You can create a public key cryptosystem from any trapdoor function, and you need some form of trapdoor to design a public key cryptosystem. Do you mean "those trapdoor functions, which are currently USED in Internet standards"? The most prominent ones are discrete log of integers, factorization and discrete log in elliptic curves.
If so: Yes, it might be possible to set up new protocols, based on other hard problems, although I can just think of lattice problems atm (SVP,CVP,LWE,etc) and McEliece(based on linear codes). It is easy to use these instead of any factorization-based public key cryptosystem. However, the discrete log problem is a different matter: The group structure does not depend on a specific private key and several (pk,sk) key pairs can operate on the same group. This is required for several primitives, e.g. DH key exchange. I can't think of any hard problem with this, other than discrete log on integers and elliptic curves.

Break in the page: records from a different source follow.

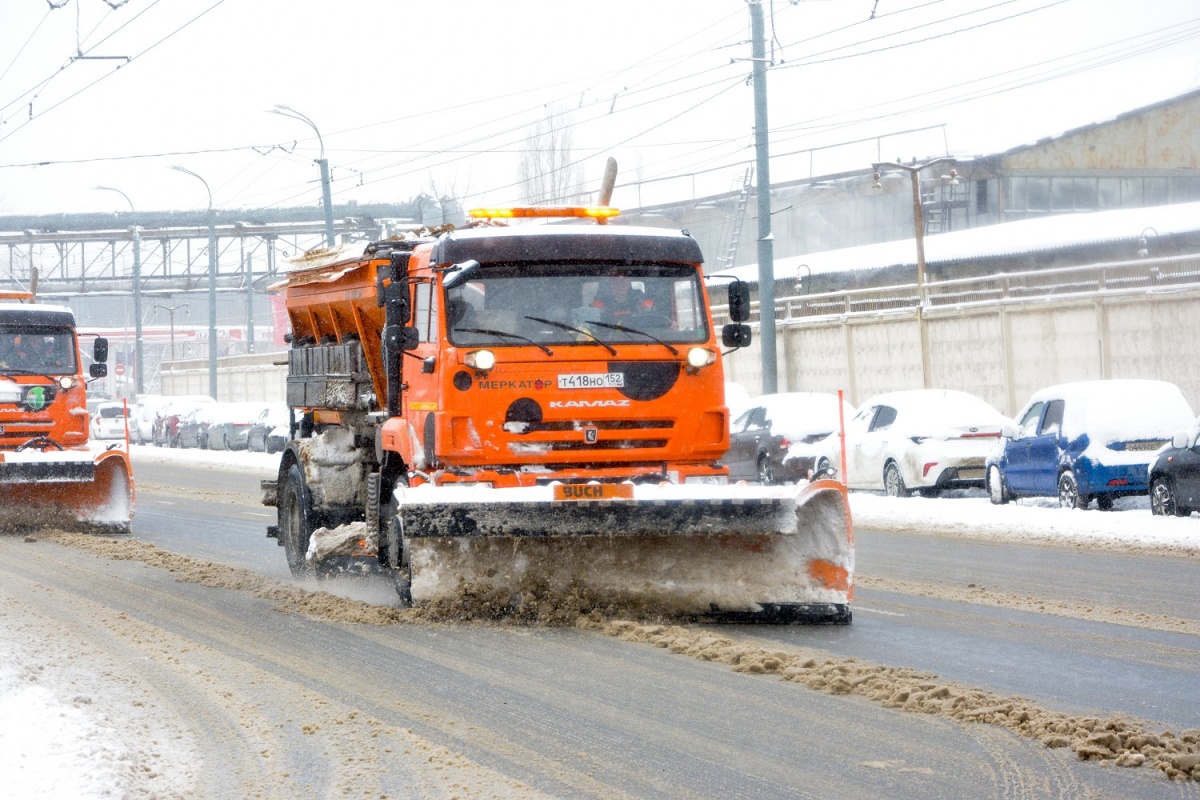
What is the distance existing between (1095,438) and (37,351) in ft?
41.1

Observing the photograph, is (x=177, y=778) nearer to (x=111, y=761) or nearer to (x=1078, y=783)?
(x=111, y=761)

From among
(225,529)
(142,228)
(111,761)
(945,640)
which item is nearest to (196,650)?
(111,761)

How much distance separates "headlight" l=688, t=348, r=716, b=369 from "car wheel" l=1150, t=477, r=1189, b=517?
831 cm

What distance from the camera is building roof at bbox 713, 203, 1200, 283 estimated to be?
3628 cm

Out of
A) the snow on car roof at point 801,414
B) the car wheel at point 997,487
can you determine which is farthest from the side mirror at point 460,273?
the snow on car roof at point 801,414

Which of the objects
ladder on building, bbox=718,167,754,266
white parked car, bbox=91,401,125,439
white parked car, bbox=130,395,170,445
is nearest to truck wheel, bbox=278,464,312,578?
white parked car, bbox=91,401,125,439

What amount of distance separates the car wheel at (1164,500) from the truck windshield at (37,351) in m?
12.6

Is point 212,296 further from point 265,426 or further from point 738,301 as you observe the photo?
point 738,301

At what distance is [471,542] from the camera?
32.0 ft

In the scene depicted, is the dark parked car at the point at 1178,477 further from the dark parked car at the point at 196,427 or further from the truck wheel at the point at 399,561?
the dark parked car at the point at 196,427

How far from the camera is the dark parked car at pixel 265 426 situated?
41406mm

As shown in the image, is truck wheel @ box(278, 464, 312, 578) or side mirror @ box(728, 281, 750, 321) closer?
side mirror @ box(728, 281, 750, 321)

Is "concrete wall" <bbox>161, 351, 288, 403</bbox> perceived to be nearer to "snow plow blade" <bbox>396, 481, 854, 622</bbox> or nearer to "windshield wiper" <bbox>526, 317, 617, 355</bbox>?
"windshield wiper" <bbox>526, 317, 617, 355</bbox>

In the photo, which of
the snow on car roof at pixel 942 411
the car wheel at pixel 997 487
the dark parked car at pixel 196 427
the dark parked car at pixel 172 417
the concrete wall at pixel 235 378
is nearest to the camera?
the car wheel at pixel 997 487
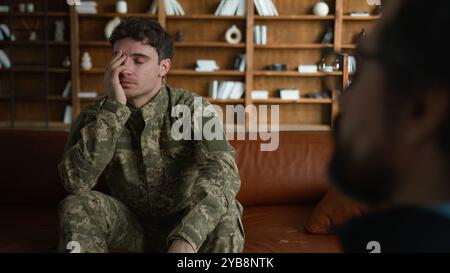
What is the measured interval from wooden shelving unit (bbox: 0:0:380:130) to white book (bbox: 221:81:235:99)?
0.05 metres

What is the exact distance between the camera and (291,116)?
5.12 meters

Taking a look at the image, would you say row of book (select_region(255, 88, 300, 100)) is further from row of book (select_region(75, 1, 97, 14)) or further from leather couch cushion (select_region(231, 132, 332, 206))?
leather couch cushion (select_region(231, 132, 332, 206))

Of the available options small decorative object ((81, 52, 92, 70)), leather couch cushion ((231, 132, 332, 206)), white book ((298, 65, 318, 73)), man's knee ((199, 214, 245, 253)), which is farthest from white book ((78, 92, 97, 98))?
man's knee ((199, 214, 245, 253))

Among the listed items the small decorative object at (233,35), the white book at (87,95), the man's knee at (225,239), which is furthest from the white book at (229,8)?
the man's knee at (225,239)

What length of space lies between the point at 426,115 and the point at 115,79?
1.24m

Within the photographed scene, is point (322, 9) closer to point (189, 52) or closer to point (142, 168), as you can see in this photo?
point (189, 52)

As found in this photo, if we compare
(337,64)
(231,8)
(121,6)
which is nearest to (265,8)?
(231,8)

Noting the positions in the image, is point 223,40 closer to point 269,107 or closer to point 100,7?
point 269,107

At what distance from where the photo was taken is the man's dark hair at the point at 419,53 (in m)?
0.21

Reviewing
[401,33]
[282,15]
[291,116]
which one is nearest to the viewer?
[401,33]

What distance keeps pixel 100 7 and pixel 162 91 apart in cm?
360

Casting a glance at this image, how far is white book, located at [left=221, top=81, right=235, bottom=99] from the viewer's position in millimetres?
4875

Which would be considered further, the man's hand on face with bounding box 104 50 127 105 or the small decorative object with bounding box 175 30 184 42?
the small decorative object with bounding box 175 30 184 42
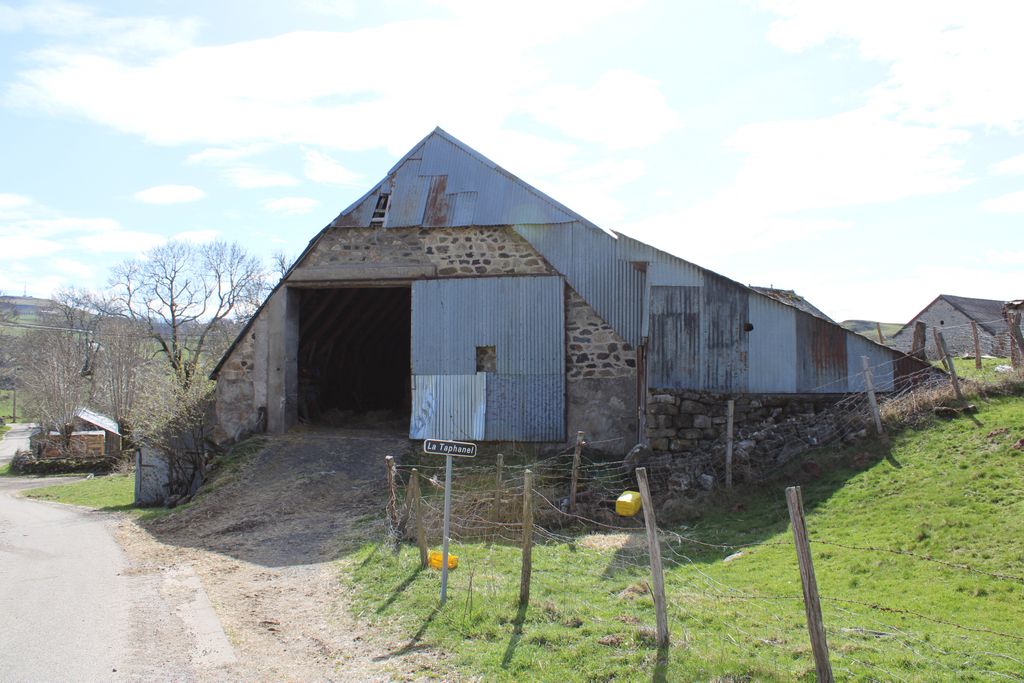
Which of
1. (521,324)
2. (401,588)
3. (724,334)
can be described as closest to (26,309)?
(521,324)

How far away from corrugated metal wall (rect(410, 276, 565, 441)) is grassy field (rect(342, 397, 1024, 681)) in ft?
16.8

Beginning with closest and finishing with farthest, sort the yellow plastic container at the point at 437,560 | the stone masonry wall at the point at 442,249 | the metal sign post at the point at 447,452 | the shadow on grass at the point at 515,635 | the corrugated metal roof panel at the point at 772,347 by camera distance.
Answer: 1. the shadow on grass at the point at 515,635
2. the metal sign post at the point at 447,452
3. the yellow plastic container at the point at 437,560
4. the corrugated metal roof panel at the point at 772,347
5. the stone masonry wall at the point at 442,249

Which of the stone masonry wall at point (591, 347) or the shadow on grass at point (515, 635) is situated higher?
the stone masonry wall at point (591, 347)

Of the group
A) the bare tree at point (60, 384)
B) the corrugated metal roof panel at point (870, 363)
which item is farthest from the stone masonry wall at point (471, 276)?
the bare tree at point (60, 384)

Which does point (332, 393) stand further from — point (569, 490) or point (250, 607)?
point (250, 607)

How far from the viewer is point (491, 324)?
57.0 feet

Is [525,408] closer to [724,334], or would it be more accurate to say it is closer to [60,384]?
[724,334]

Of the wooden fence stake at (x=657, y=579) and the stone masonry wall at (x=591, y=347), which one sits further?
the stone masonry wall at (x=591, y=347)

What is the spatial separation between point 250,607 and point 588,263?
10.2 meters

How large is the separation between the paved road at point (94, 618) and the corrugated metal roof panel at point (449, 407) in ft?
21.3

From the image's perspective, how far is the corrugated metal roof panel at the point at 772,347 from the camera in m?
15.6

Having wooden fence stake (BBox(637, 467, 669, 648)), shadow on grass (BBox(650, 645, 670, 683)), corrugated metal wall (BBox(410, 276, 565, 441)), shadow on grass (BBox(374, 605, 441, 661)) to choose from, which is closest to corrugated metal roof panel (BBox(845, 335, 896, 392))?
corrugated metal wall (BBox(410, 276, 565, 441))

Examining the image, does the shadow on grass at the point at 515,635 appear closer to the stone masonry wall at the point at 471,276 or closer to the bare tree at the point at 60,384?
the stone masonry wall at the point at 471,276

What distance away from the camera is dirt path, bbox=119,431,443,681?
7.34 m
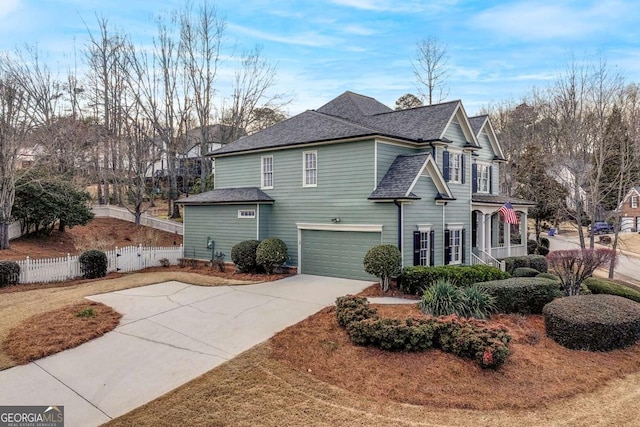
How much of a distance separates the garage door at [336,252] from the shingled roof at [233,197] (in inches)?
101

If you want to disallow all known public key cryptosystems (in the sense of all protocols based on trapdoor function)... it would be VERY different. While you could communicate over secure channels with symmetric key crypto, there is no way to exchange a key. If you want to use a key for symmetric encryption, both sides have to know it previously or send it plain.
In this case, some parts of the Internet still would work: You could store a secret key for every single party, with whom you interacted. Based on this key, you can set up a new secure connection again. Authentication might still work with hash functions, etc.
But assuming, you want to visit a website and interact over a secure channel: You have no known secret and have to agree on something. Whatever you send, the routers between you and the website will know. If you can trust ALL of them, you are okay. But any of them could just listen in your secret channel
To sum it up: If the Internet was based on trustworthy infrastructure (providers, exchange points, etc.), it would be similar. However, that would not be the Internet we have today. The current Internet would just not work.